Lakeview Lunch a big loser

The Lakeview reminds me of Maria, a septuagenarian playwright who befriended me 10 years ago. Despite her subsistence income, she retained a level of elegance and spirit that I enjoyed until her loneliness and need became a burden. Shamefully, when she died, no one noticed her absence for an entire week.

When this 1947 diner closed over the winter, I hoped someone would seize the opportunity to give it new life. Instead, it’s shabby from indifference. The art deco detailing is gorgeous, the booths and lunch counter original, but the red-and-black linoleum floor is littered with napkins and toast crusts. Garbage overflows the washroom bin, and even the soda lacks fizz.

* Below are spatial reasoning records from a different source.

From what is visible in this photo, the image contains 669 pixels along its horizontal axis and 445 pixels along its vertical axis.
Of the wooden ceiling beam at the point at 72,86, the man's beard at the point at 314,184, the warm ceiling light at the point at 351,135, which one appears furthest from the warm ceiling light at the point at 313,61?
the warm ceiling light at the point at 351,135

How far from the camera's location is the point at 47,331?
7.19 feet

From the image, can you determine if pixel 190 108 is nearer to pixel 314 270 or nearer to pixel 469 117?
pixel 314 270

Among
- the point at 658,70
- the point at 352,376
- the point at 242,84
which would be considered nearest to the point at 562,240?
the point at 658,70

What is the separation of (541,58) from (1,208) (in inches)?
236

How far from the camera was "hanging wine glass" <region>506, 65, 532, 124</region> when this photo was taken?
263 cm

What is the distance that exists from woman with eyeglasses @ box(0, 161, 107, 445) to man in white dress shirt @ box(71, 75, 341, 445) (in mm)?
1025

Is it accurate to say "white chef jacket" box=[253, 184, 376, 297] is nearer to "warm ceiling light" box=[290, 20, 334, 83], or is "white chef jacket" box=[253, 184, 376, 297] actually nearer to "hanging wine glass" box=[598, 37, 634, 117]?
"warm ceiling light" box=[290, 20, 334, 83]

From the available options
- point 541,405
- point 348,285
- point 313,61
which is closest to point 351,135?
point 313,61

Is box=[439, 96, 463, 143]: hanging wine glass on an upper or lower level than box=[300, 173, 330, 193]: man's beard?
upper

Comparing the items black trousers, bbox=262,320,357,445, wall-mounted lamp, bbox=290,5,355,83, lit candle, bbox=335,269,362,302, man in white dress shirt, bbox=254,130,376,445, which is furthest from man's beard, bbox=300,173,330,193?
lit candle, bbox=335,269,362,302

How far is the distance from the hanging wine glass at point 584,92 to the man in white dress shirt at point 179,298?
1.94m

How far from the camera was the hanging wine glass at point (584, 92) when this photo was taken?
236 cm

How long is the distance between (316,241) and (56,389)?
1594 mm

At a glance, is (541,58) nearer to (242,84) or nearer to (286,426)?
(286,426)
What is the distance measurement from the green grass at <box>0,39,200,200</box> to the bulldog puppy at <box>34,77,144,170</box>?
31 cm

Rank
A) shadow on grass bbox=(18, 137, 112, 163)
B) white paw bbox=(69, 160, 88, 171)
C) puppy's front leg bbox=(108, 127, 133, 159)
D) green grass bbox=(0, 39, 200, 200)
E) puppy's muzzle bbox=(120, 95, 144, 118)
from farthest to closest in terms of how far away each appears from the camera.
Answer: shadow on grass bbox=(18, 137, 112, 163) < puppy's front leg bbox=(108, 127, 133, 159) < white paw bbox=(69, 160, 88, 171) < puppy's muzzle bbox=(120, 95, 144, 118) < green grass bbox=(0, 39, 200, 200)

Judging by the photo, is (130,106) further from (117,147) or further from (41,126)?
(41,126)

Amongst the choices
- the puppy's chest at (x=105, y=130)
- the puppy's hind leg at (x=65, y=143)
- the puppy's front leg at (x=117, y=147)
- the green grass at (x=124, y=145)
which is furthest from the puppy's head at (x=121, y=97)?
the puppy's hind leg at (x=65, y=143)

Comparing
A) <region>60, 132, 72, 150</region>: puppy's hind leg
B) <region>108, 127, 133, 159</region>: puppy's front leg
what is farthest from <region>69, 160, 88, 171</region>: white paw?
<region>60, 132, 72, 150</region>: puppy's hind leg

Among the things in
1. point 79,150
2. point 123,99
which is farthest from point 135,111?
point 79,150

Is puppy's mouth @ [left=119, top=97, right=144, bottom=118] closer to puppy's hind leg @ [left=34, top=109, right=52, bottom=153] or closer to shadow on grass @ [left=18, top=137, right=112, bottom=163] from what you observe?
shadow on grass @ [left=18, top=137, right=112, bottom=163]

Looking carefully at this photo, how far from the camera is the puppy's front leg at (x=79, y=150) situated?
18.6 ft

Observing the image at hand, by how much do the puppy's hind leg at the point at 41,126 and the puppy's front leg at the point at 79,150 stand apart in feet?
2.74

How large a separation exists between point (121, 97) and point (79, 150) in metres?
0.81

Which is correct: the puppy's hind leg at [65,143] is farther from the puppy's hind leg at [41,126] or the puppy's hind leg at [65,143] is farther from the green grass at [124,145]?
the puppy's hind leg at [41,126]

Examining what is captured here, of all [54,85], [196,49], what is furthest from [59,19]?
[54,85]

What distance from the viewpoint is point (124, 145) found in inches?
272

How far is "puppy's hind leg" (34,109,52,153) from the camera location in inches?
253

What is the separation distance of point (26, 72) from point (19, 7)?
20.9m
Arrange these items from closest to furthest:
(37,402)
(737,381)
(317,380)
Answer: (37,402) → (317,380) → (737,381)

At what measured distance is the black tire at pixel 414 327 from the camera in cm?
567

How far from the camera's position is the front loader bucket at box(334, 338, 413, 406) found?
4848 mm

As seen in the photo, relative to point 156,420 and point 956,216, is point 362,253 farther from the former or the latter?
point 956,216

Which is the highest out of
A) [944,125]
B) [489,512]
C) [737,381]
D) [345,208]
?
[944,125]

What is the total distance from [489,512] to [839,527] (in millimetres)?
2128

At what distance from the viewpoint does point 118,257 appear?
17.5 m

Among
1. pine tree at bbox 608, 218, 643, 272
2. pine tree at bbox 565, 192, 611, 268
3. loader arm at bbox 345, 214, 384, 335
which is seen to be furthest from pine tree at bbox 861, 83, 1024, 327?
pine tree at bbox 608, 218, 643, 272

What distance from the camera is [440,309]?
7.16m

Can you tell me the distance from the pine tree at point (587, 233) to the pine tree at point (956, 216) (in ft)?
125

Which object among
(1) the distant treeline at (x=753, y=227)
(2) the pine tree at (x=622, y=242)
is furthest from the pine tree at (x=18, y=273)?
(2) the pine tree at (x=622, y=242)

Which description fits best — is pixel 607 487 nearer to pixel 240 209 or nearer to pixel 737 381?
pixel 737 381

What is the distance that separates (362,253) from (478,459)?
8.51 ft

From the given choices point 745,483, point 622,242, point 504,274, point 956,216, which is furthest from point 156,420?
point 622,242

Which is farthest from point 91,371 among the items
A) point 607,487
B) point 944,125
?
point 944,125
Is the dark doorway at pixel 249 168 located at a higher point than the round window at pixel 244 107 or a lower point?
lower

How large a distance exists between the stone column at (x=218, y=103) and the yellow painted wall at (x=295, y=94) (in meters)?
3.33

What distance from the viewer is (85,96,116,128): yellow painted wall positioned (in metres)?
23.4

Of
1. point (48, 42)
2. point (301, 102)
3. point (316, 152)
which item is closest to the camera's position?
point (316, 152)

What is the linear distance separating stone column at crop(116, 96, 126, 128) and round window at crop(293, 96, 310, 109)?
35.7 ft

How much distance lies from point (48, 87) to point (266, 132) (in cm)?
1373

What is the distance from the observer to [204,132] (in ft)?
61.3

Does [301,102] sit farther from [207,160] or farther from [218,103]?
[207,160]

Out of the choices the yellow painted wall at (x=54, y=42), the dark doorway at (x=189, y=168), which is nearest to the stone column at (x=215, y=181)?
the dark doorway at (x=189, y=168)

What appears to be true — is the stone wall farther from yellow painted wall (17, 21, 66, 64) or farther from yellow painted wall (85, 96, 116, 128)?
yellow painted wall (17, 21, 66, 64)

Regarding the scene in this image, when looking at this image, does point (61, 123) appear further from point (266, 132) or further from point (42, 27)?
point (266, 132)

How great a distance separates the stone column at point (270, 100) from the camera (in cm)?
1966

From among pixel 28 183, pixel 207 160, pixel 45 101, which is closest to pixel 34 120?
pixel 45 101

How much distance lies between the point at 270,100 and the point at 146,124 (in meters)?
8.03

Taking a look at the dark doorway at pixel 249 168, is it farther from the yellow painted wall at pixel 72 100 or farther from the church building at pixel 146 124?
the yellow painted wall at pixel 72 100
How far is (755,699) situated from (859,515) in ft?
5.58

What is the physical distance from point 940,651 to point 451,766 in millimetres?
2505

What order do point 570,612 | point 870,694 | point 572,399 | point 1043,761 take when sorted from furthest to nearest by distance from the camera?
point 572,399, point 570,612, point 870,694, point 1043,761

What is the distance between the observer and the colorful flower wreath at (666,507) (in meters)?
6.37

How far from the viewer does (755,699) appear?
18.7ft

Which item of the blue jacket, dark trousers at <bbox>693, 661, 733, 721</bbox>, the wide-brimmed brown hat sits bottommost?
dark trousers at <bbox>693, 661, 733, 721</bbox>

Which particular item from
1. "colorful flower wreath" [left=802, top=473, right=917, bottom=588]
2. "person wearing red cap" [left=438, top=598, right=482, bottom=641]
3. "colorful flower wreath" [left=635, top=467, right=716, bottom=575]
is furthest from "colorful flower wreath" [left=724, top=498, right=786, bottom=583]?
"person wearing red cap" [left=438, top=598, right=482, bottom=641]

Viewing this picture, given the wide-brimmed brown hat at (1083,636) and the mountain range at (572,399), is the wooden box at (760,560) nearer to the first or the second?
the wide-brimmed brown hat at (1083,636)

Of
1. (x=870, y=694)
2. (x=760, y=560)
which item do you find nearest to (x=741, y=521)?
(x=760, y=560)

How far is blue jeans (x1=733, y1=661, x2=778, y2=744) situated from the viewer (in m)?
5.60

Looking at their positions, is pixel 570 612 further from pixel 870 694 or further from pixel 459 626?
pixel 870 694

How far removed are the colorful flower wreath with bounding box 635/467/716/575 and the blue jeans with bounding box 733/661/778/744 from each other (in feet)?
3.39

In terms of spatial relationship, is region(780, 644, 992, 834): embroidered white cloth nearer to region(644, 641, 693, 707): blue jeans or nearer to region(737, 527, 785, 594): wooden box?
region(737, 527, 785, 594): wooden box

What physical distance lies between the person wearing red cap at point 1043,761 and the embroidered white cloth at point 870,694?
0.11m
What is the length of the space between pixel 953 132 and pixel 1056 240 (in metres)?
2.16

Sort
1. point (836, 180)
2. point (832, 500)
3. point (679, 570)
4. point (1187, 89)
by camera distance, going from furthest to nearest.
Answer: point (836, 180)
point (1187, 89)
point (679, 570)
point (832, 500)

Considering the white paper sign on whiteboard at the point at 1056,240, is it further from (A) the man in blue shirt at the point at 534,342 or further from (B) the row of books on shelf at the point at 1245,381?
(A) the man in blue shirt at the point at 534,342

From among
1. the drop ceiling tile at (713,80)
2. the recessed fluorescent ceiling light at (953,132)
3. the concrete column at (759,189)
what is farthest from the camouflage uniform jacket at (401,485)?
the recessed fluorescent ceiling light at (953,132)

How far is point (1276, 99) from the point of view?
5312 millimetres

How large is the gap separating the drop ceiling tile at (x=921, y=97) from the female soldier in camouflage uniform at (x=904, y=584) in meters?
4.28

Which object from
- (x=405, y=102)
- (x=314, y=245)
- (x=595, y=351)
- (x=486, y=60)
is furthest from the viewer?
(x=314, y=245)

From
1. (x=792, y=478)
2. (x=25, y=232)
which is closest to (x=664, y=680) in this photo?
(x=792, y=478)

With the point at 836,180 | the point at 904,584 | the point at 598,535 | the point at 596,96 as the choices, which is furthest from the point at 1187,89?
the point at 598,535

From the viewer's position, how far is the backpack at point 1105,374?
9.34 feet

At breakfast, the Hillbilly Omelette ($7.50) is so overcooked it’s difficult to digest the rubbery egg. It’s stuffed with too much mashed potato and not enough bacon, sausage and corned beef. The toast is barely buttered, and the home fries are greasy slices of fried potato. The hash and two eggs ($6.95) is equally disappointing, with strips of corned beef laid across potatoes instead of a proper mash-up.

Lunch is marginally better. A mango jerk chicken club ($7.95) has good seasoning, but the bacon is leathery. A hamburger with tzatziki ($6.95) is dried out, without enough moisture from the yogurt sauce to help it go down. A soggy pile of fries comes with each.

I want to find something nice to say, because I want the Lakeview to survive. Somewhat reluctantly, I go once more for dinner. A draft, though $3.50, is served at room temperature. The lone waitress is unable to cope. A sloppy joe with fries ($5.50) arrives lukewarm and flavourless, the ground beef haphazardly mixed with canned tomatoes and glistening with grease. The Italian sausage pizza ($8.95) falsely promises Asiago with the mozzarella. It’s doughy and limp, topped with uncooked green peppers, onions and nasty sausage.

Someone needs to rescue this enterprise. A little care for a bit of history shouldn’t be so difficult.   the end

NOW | May 12-19, 2005 | VOL 24 NO 37
Copyright 2010 NOW Communications
Comments
Posted by Beadle on 12/24/2008, 02:06 PM
Thankfully someone has rescued this place. It has reopened and even sells really nice wines! So glad my hood is becoming cool (again 30 years later). Try it again you won't be disappointed!

Merry Christmas, Cherie

Posted by Crossley on 02/17/2009, 01:16 PM
I completely disagree! I live across the road so I'm there often and have never been disappointed by value, food quality, service, cleanliness or anything else. In fact quite the opposite. I think you went on a bad day!

Posted by @Crossley on 02/17/2009, 01:36 PM
This is a review from 2005. Remember Lakeview in 2005? It was AWFUL.

The NEW new Lakeview is better. I've only ever had takeout (a dozen times by now), and it's always decent. More importantly, the food's available late and better than anything that diner could produce from the period covered by this old review.